O Produto Interno Bruto (PIB) do setor saiu de R$ 555,8 bilhões em 1994, a valores de 2008, segundo cálculo do Centro de Estudos Avançados em Economia Aplicada (Cepea), da Esalq/USP, para R$ 764,5 bilhões no ano passado, respondendo por 26,5% de todo o produto gerado pela economia brasileira. A indústria de insumos, favorecida pelo aumento da demanda até 2007 e pelo salto nos preços médios de adubos, fertilizantes e defensivos em 2008, registra o desempenho mais destacado, pulando de menos de R$ 49,6 bilhões para pouco mais de R$ 90 bilhões em valores reais (81,7% a mais).
O PIB da agropecuária vem em seguida com o segundo melhor desempenho nessa década e meia, com avanço acumulado de 51%, de R$ 133,1 bilhões para R$ 201,0 bilhões. A agroindústria e o segmento de distribuição alcançaram variações, pela ordem, de 24% e quase 30%, somando R$ 231,3 bilhões e R$ 242,2 bilhões respectivamente.

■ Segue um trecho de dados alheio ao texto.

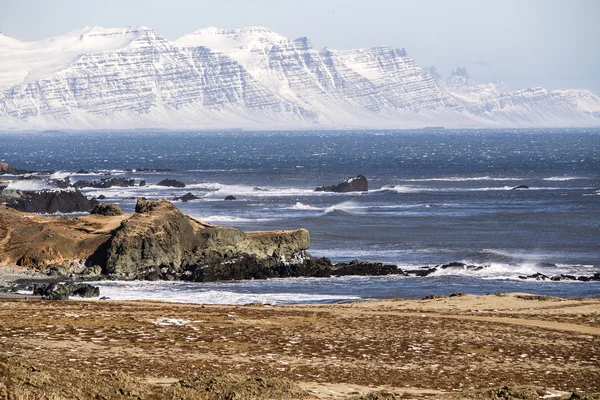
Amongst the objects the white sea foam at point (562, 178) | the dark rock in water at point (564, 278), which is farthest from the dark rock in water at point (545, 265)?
the white sea foam at point (562, 178)

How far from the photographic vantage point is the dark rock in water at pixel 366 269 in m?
44.7

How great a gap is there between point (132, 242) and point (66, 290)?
323 inches

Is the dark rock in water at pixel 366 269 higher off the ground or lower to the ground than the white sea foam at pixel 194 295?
higher

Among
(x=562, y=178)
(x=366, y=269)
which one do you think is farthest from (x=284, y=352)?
(x=562, y=178)

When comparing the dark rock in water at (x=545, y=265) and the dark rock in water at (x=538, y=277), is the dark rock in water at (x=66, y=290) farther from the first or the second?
the dark rock in water at (x=545, y=265)

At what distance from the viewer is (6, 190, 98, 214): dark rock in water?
242ft

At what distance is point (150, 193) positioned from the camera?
94.5m

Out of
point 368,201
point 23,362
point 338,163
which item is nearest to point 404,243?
point 368,201

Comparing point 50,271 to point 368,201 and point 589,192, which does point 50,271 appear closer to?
point 368,201

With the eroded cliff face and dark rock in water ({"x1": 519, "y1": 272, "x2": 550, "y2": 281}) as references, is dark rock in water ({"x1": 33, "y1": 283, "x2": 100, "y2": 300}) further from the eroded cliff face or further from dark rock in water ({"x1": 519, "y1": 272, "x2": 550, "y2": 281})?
dark rock in water ({"x1": 519, "y1": 272, "x2": 550, "y2": 281})

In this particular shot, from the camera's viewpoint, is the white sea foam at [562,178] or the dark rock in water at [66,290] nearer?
the dark rock in water at [66,290]

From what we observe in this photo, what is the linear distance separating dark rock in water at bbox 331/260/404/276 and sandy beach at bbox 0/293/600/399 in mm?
17805

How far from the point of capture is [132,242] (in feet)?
139

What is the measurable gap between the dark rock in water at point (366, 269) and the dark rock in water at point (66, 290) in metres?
13.0
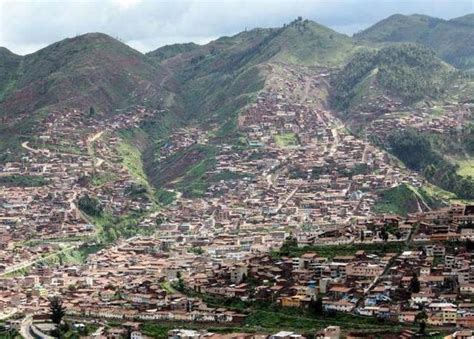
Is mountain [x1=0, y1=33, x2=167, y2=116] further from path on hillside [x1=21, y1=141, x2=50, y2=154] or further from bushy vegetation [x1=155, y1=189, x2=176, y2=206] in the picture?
bushy vegetation [x1=155, y1=189, x2=176, y2=206]

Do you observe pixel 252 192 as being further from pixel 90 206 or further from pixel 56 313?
pixel 56 313

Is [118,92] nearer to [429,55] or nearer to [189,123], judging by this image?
[189,123]

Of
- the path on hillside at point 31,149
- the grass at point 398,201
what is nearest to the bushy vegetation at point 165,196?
the path on hillside at point 31,149

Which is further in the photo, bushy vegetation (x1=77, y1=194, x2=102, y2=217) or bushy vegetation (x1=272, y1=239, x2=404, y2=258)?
bushy vegetation (x1=77, y1=194, x2=102, y2=217)

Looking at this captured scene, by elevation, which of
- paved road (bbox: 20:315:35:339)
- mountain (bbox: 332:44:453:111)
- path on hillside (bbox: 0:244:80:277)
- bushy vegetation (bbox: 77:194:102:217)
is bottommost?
paved road (bbox: 20:315:35:339)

Ao longo das últimas 20 safras, contadas a partir do ano agrícola de 1989/1990, quando o campo colheu menos de 58,3 milhões de toneladas de grãos, a produção mais do que dobrou, e deverá atingir, na safra que começou a ser semeada em outubro, algo próximo a 139,1 milhões de toneladas, com algumas apostas mais otimistas projetando 141,0 milhões de toneladas. Qualquer que seja o número final, o dado a ser considerado é que a oferta doméstica de grãos teve um avanço acumulado de quase 140% em duas décadas, enquanto a área destinada ao plantio registrou alta bastante moderada, inferior a 22%.

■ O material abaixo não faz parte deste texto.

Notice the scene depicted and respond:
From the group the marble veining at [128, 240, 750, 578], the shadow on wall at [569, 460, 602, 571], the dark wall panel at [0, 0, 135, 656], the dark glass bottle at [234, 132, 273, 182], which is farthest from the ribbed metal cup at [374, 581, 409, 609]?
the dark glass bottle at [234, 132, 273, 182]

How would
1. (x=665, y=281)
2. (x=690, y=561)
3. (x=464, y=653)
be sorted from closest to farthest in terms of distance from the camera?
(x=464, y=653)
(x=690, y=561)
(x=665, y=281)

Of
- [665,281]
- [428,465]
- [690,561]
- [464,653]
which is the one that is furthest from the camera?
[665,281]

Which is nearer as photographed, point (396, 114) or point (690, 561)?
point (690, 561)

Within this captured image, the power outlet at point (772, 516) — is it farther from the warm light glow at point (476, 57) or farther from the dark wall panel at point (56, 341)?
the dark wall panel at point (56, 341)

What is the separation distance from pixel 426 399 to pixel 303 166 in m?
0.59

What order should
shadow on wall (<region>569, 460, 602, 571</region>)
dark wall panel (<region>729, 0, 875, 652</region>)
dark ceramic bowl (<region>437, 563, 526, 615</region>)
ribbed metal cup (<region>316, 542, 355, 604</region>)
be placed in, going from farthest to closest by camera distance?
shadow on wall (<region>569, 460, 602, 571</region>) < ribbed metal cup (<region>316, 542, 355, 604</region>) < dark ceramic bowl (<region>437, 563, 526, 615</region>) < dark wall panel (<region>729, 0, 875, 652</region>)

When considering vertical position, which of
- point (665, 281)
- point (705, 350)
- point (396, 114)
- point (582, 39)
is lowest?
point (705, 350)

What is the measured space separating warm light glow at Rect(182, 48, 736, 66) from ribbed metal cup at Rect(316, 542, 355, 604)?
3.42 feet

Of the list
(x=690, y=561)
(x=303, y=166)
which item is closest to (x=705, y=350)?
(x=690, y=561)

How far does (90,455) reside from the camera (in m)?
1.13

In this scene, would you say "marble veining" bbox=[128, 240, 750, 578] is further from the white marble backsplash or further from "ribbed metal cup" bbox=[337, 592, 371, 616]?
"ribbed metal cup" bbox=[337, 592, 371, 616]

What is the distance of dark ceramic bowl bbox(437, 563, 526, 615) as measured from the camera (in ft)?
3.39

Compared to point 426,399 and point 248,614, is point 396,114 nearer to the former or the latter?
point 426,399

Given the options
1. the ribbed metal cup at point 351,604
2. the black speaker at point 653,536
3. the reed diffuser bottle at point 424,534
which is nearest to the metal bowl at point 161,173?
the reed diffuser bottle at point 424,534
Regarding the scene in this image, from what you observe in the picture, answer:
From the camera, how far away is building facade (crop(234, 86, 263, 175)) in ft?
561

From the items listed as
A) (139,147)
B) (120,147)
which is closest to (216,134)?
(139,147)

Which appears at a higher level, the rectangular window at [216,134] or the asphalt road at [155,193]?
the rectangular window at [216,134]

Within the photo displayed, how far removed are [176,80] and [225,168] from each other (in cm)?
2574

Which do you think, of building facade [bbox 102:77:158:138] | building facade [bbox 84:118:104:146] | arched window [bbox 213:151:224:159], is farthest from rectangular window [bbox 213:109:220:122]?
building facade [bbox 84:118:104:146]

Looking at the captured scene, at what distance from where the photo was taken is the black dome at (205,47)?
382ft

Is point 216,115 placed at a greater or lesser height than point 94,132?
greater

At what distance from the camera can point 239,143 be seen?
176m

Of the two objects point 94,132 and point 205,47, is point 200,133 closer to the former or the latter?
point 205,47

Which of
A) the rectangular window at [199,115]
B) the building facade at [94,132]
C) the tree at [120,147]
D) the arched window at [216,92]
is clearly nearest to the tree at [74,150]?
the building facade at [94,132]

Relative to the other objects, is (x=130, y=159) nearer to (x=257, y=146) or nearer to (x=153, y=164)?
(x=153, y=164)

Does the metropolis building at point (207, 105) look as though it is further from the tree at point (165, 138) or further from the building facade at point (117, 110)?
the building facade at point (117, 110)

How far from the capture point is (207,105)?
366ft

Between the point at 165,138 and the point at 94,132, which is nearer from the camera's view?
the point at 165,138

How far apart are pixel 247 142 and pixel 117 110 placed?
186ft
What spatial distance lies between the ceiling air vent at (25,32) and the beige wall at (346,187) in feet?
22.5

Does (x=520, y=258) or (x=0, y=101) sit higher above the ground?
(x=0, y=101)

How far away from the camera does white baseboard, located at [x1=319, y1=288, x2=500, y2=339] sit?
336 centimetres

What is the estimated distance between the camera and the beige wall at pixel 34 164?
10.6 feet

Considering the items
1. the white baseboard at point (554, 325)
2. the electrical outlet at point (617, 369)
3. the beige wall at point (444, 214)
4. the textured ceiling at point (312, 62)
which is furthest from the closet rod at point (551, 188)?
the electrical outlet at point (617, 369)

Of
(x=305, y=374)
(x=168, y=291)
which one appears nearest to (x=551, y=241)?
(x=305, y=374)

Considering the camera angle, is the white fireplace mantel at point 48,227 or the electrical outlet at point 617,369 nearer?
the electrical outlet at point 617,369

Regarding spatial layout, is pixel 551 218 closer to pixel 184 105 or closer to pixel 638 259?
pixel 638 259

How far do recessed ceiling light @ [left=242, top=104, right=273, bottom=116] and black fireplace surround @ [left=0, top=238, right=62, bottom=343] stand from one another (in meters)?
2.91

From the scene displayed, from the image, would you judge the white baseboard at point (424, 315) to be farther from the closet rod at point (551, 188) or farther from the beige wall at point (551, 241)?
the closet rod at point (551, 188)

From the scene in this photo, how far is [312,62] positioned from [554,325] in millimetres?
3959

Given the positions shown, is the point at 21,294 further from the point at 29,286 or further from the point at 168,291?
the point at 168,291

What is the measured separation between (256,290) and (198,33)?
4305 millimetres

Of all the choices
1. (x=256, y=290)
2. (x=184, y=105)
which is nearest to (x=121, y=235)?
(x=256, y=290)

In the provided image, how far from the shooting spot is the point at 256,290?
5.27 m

Lá atrás, o produtor conseguia arrancar de cada hectare cultivado, na média, menos de 1,5 mil quilos de soja, milho, arroz, feijão, sorgo, trigo, algodão em caroço, entre outros grãos. Precisava cultivar quase 39 milhões de hectares para conseguir uma safra de pouco menos que 60 milhões de toneladas. Os ganhos de produtividade, incrementados por investimentos em novas tecnologias, o que significou melhores sementes, uso de insumos em maior escala, máquinas e implementos mais eficazes e técnicas de manejo aperfeiçoadas, permitiriam ao agricultor, hoje, praticamente dobrar a produção, mesmo se não tivesse sido possível avançar sobre um palmo de terra a mais.

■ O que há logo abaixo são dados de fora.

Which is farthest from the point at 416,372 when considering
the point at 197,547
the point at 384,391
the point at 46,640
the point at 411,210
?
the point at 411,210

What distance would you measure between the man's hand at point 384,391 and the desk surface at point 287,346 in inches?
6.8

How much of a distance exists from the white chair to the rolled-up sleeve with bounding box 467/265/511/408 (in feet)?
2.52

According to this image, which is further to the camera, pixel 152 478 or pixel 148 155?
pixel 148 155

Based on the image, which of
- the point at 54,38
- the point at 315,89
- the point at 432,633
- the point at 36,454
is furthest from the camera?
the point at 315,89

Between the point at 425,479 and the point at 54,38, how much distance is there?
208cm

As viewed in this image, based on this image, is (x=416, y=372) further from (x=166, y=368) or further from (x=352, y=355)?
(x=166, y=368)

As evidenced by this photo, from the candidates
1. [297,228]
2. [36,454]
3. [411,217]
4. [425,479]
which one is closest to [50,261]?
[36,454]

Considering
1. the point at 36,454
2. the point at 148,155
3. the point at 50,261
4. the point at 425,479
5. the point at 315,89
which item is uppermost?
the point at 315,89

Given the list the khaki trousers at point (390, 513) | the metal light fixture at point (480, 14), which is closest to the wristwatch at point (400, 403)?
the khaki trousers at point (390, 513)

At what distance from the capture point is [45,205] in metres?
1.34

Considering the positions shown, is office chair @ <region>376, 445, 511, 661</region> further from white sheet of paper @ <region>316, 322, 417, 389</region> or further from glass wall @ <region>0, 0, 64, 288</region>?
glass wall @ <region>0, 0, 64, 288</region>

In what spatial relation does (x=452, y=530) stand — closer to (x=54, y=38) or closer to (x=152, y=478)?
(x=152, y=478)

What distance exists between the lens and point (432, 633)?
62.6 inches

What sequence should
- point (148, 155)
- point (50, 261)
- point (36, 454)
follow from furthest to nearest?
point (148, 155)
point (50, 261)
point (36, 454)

A série histórica de dados da Conab mostra que o rendimento médio por hectare aumentou 96% nos últimos 20 anos, com previsão para 2,94 mil quilos por hectare na safra 2009/2010, que começará a ser colhida no início do próximo ano. A superfície ocupada pelas lavouras saiu de 38,9 milhões de hectares em 1989/1990 para quase 47,4 milhões de hectares, com a incorporação de 8,4 milhões de hectares – crescimento quase todo realizado na região Centro-Oeste, segundo maior polo agrícola do país. Aplicado o nível atual de produtividade à área utilizada há 20 anos, a produção teria crescido das 58 milhões de toneladas para 114 milhões.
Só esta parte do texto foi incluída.